** Start of Working data **

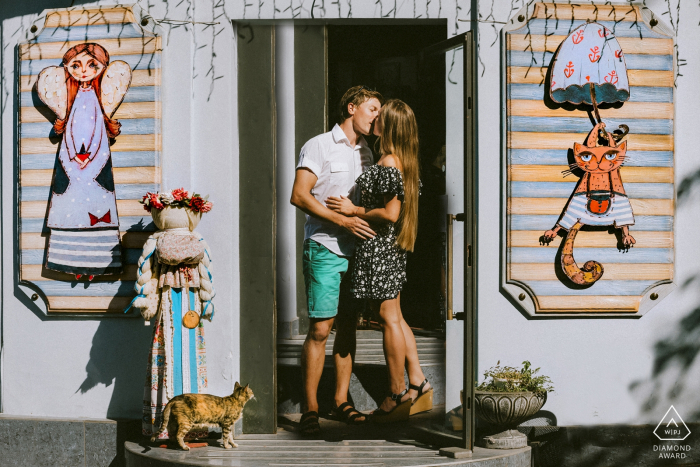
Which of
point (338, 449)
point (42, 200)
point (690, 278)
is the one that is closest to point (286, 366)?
point (338, 449)

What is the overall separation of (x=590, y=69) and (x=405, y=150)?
1705mm

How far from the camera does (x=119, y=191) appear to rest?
6.88m

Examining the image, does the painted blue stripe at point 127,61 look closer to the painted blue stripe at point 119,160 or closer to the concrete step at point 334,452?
the painted blue stripe at point 119,160

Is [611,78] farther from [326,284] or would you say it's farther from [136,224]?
[136,224]

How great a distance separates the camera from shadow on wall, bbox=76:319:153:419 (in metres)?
6.88

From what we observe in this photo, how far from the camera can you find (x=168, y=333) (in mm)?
6387

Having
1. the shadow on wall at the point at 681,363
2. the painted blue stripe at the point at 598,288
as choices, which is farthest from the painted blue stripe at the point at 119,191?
the shadow on wall at the point at 681,363

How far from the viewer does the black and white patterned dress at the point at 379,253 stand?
6719 millimetres

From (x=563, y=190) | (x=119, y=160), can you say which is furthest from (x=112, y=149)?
(x=563, y=190)

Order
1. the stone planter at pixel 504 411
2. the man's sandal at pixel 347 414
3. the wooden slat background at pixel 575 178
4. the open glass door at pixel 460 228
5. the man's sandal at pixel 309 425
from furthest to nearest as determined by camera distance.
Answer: the man's sandal at pixel 347 414 → the wooden slat background at pixel 575 178 → the man's sandal at pixel 309 425 → the stone planter at pixel 504 411 → the open glass door at pixel 460 228

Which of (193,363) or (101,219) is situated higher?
(101,219)

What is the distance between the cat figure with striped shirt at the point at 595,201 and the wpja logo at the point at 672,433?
4.49 feet

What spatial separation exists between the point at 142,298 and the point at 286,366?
4.84ft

** End of Working data **

- Stated problem
Copy out the data above word for word, omitting the pictures.

- Exercise solution
Which of
point (338, 449)
point (42, 200)
point (690, 278)
is the one that is closest to point (286, 366)?
point (338, 449)

What is the overall separation of (x=590, y=69) and (x=405, y=150)?
1705mm

How far from the camera does (x=119, y=191) appear to rest?
6.88m

Examining the image, does the painted blue stripe at point 127,61 look closer to the painted blue stripe at point 119,160 or closer to the concrete step at point 334,452?
the painted blue stripe at point 119,160

Is [611,78] farther from [326,284] or would you say it's farther from [136,224]?
[136,224]

How great a distance separates the camera from shadow on wall, bbox=76:319:153:419 (in metres)?
6.88

From what we observe in this photo, how far from the camera can you find (x=168, y=333) (in mm)?
6387

Having
1. the shadow on wall at the point at 681,363
2. the painted blue stripe at the point at 598,288
as choices, which is farthest from the painted blue stripe at the point at 119,191?
the shadow on wall at the point at 681,363

How far from the viewer does the black and white patterned dress at the point at 379,253 stand?
6719 millimetres

From (x=563, y=190) | (x=119, y=160), can you say which is furthest from (x=112, y=149)?
(x=563, y=190)

Order
1. the stone planter at pixel 504 411
2. the man's sandal at pixel 347 414
3. the wooden slat background at pixel 575 178
4. the open glass door at pixel 460 228
5. the man's sandal at pixel 309 425
from furthest to nearest as determined by camera distance.
Answer: the man's sandal at pixel 347 414 → the wooden slat background at pixel 575 178 → the man's sandal at pixel 309 425 → the stone planter at pixel 504 411 → the open glass door at pixel 460 228

Which of (193,363) or (101,219) is situated higher?
(101,219)

What is the distance between the cat figure with striped shirt at the point at 595,201 and the wpja logo at the point at 672,433?
4.49 feet

What spatial separation exists between the point at 142,298 and the point at 286,366?
4.84ft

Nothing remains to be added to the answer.